马锋:“有点想念孔夫子了,过来祭拜一番。怎么了?难道祭拜孔夫子都不行吗?”
“休要胡言乱语,滚回去。你的两个弟子事小,你殴人事打,短时间内不会解除你的禁足的。”綦毋闿说道。
这种虽然是不痛不痒的惩罚,但是一个人在家里待久了,就会静极思动,这种想出来的想法就想小猫挠心窝子一样,折腾的人烦闷反而越想出来逛一逛。
“这个娘们是谁?还穿着白衣?这是咱们学宫里的先生吗?”马锋瞅了一眼那个女子问道。
“呵呵,哪来的小屁孩子。衡山学宫没有人吗?怎么找了个乳臭未干的孩子当先生?”女子反唇相讥。
“先生,他说你小屁孩子。”周信提醒说道。
马锋说道:“乳臭未干?你今晚大可以来我房间。”
“下流无耻。”
綦毋闿和宋忠也训斥马锋有辱斯文。
马锋摊开手道:“我一个凉蛮,什么斯文?斯文是什么?”
綦毋闿和宋忠两人黑着脸带着女子赶紧走了,不愿意和马锋多纠缠。
马锋对周信道:“不把这两个老头赶紧气走,一定要把我违反禁令的事情大做文章,然后借着由头再骂我一顿。”
“先生聪慧。”
“不过那个女人是干什么的?”马锋嘀咕道。
綦毋闿和宋忠还有女子坐下后,綦毋闿询问了一番女子的情况。
这个名为惠月的女子,是惠施的后代,这名家传了数百年,可谓是一家独传,也可以说是他们惠家的家学了。

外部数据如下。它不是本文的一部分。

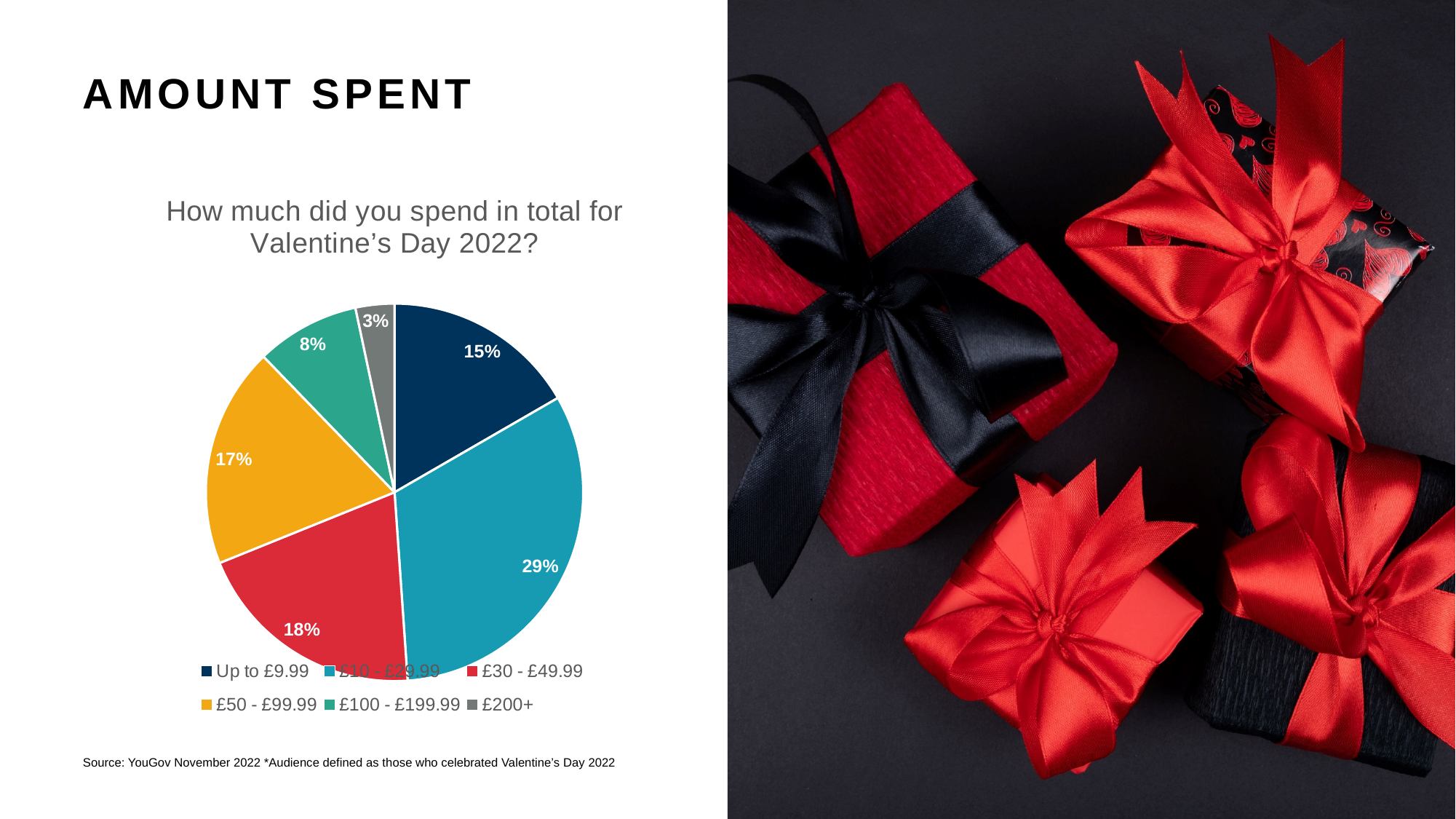
What is the difference in percentage points between the £30 - £49.99 and £50 - £99.99 slices? 1 What percentage of respondents spent £200+? 3% What kind of chart is shown on the slide? Pie chart How many spending bands (slices) does the pie chart show? 6 What is the combined share of the £100 - £199.99 and £200+ slices? 11% What percentage of respondents spent £10 - £29.99 for Valentine's Day 2022? 29% Which spending band has the largest share of the pie? £10 - £29.99 What percentage of respondents spent £100 - £199.99? 8% What question is the pie chart titled with? How much did you spend in total for Valentine's Day 2022? What percentage of respondents spent up to £9.99? 15% Which is larger: the share for £10 - £29.99 or the share for Up to £9.99? £10 - £29.99 Which spending band has the smallest share of the pie? £200+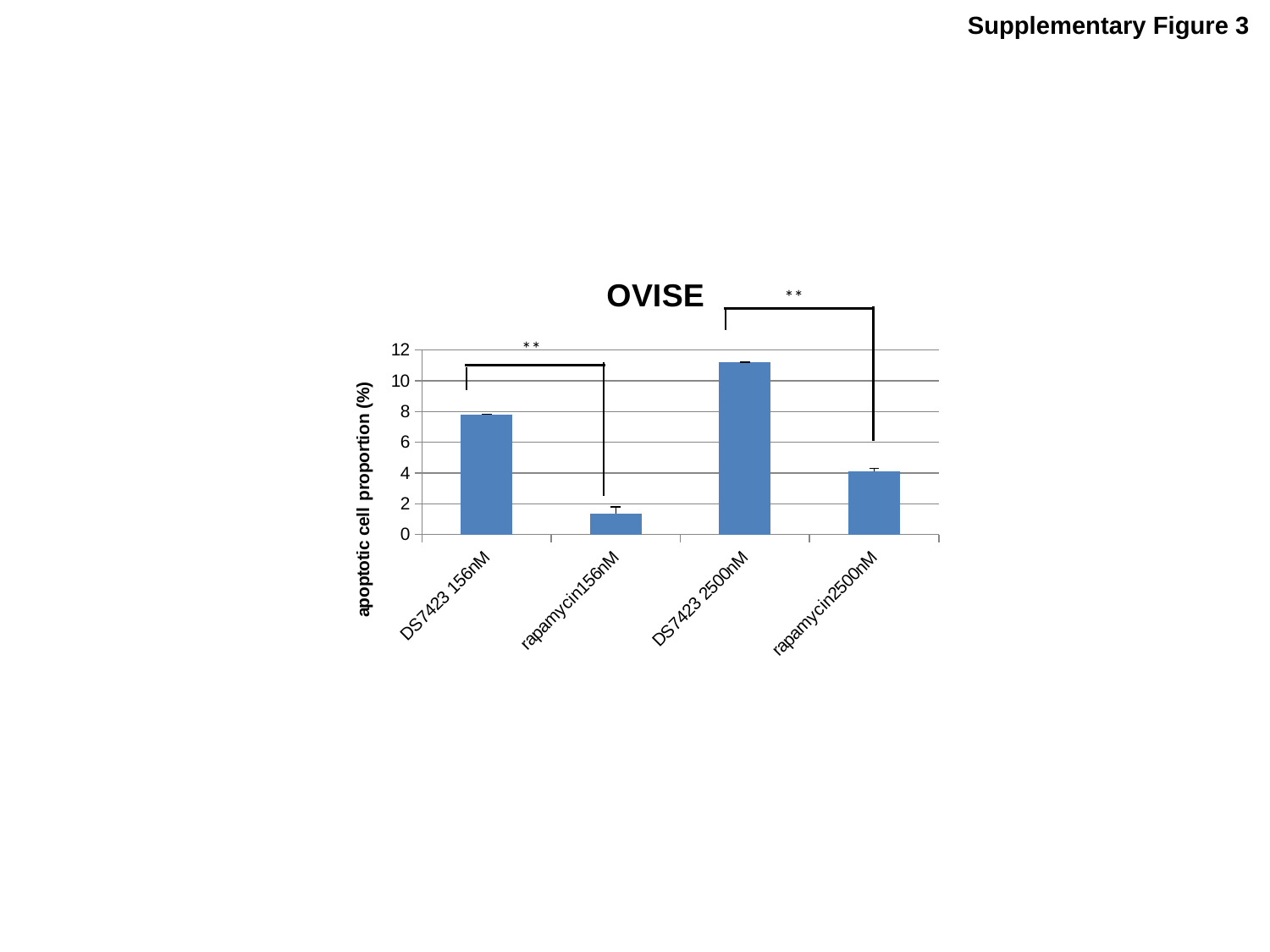
What is the label of the y axis? apoptotic cell proportion (%) Is the value for rapamycin2500nM greater or less than 6? less Is the value for rapamycin156nM greater or less than 2? less Which is larger, the value for DS7423 156nM or the value for rapamycin156nM? DS7423 156nM What is the title of the chart? OVISE Which is larger, the value for DS7423 2500nM or the value for rapamycin2500nM? DS7423 2500nM Which category has the highest apoptotic cell proportion? DS7423 2500nM What kind of chart is shown on the slide? bar chart Which category has the lowest apoptotic cell proportion? rapamycin156nM How many categories are plotted on the x axis of the chart? 4 Is the value for DS7423 156nM greater or less than 6? greater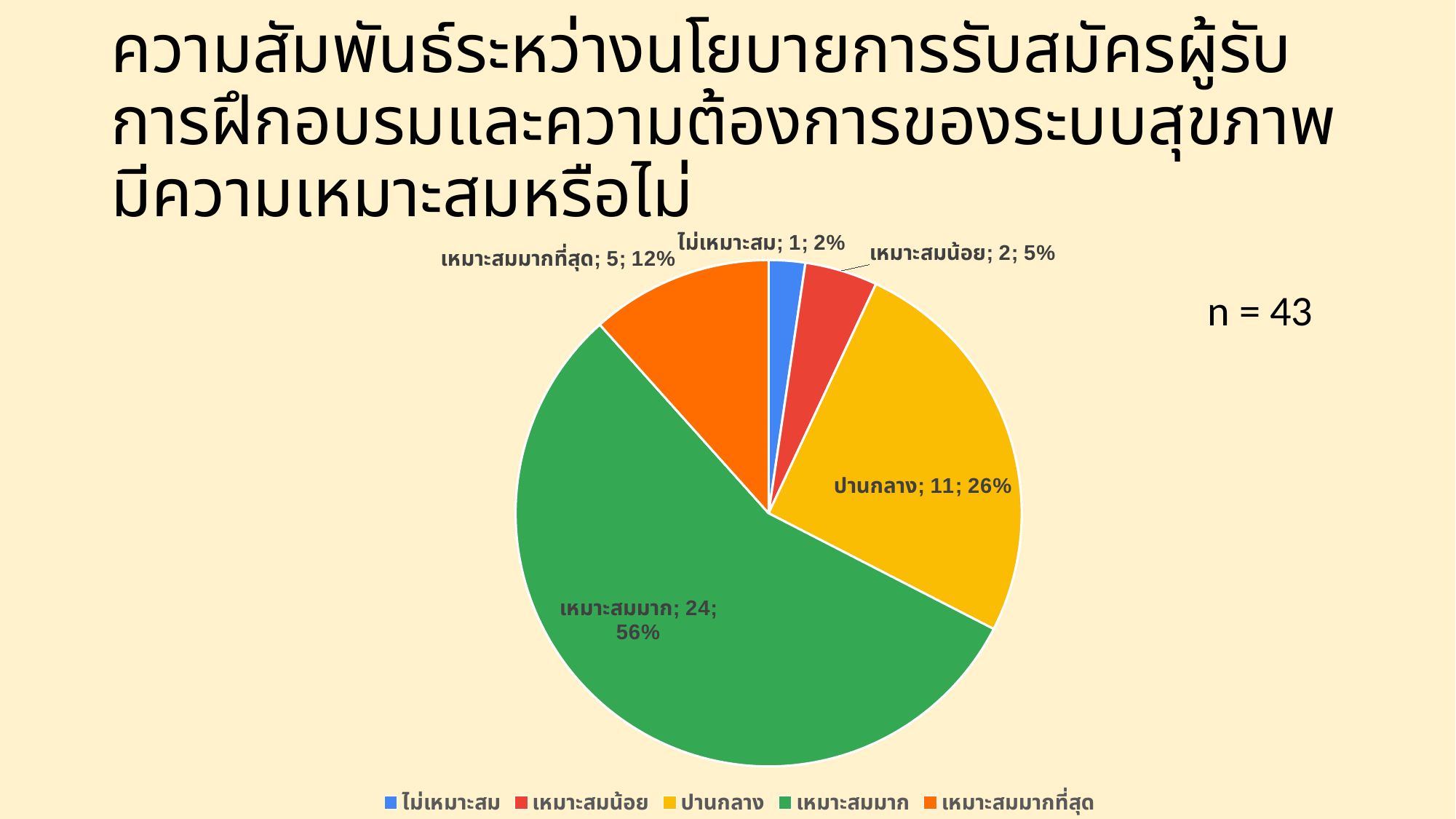
What percentage share does ไม่เหมาะสม have? 2% What type of chart is shown on the slide? pie chart What is the difference in count between เหมาะสมมาก and ปานกลาง? 13 How many entries does the legend list? 5 Which has a larger count, เหมาะสมน้อย or เหมาะสมมากที่สุด? เหมาะสมมากที่สุด How many slices does the pie chart have? 5 What is the count for เหมาะสมมากที่สุด? 5 What colour is the slice for ปานกลาง? yellow Which category has the largest slice? เหมาะสมมาก Which category has the smallest slice? ไม่เหมาะสม What is the count for ปานกลาง? 11 What percentage share does เหมาะสมมาก have? 56%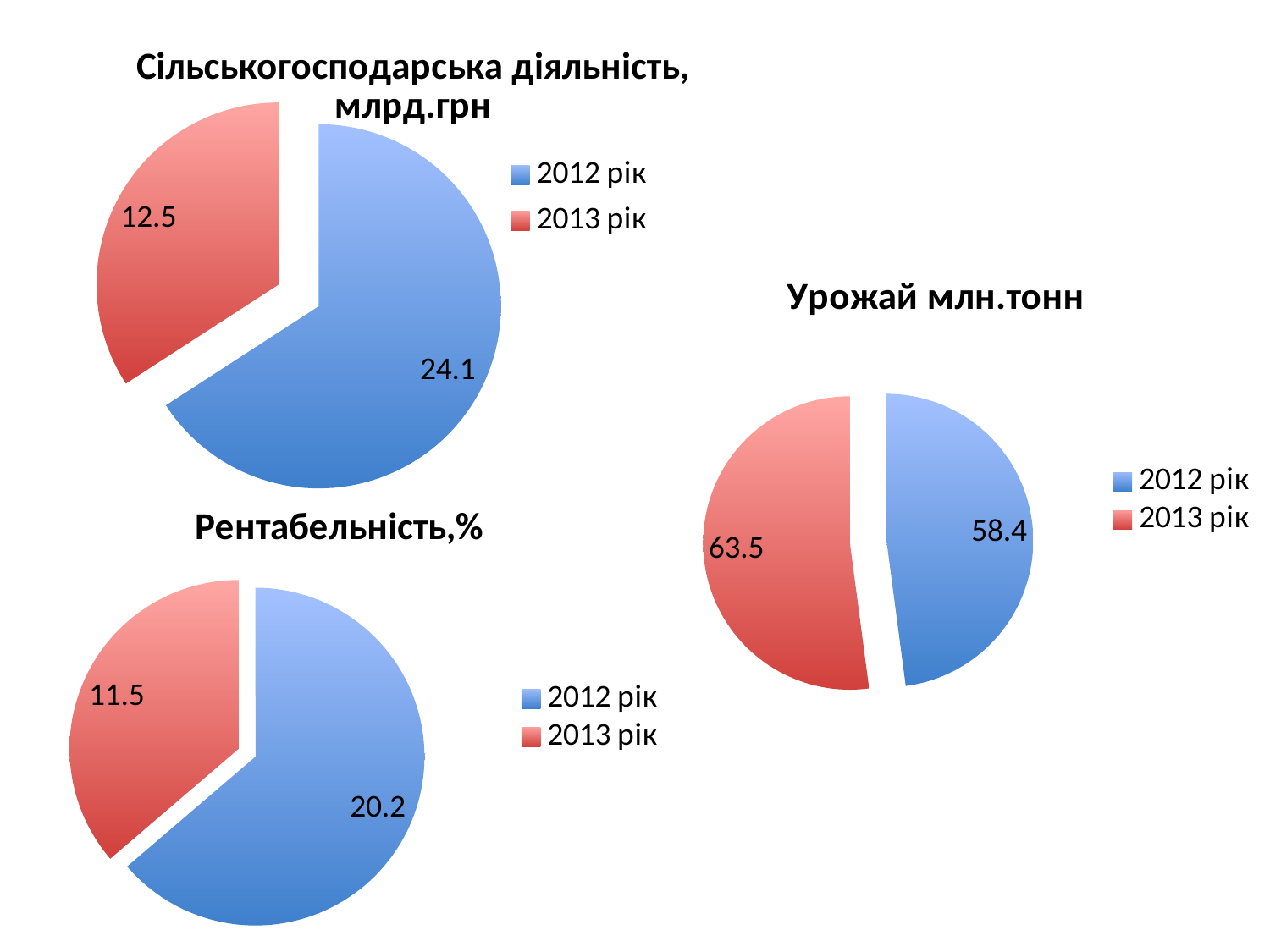
In the chart titled "Урожай млн.тонн", which year has the larger value? 2013 рік In the chart titled "Сільськогосподарська діяльність, млрд.грн", what is the value for 2013 рік? 12.5 In the chart titled "Урожай млн.тонн", what is the difference between the 2013 рік and 2012 рік values? 5.1 In the chart titled "Рентабельність,%", what is the value for 2013 рік? 11.5 In the chart titled "Сільськогосподарська діяльність, млрд.грн", what is the value for 2012 рік? 24.1 How many series does the legend of the chart titled "Рентабельність,%" list? 2 In the chart titled "Урожай млн.тонн", what is the value for 2012 рік? 58.4 In the chart titled "Рентабельність,%", is the value for 2012 рік larger or smaller than the value for 2013 рік? larger In the chart titled "Сільськогосподарська діяльність, млрд.грн", what is the difference between the 2012 рік and 2013 рік values? 11.6 What kind of chart is the chart titled "Урожай млн.тонн"? pie chart In the chart titled "Рентабельність,%", which year has the smaller value? 2013 рік How many charts are shown on the slide? 3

“我从江东会稽慕名而来,所为就是将名家学说发扬光大。我的学识你们也见到了,我不单单擅长名家,其他各家学说同样涉猎,在学宫里面当一个先生绰绰有余。只看你们衡山学宫有没有这个魄力,开先河招募一个女先生。”
綦毋闿笑道:“既然是天下独有的名家传人,衡山学宫自然不会放过。至于女先生这件事,学宫最缺的就不是魄力了。”
“男女之防不要了?”惠月笑着问道。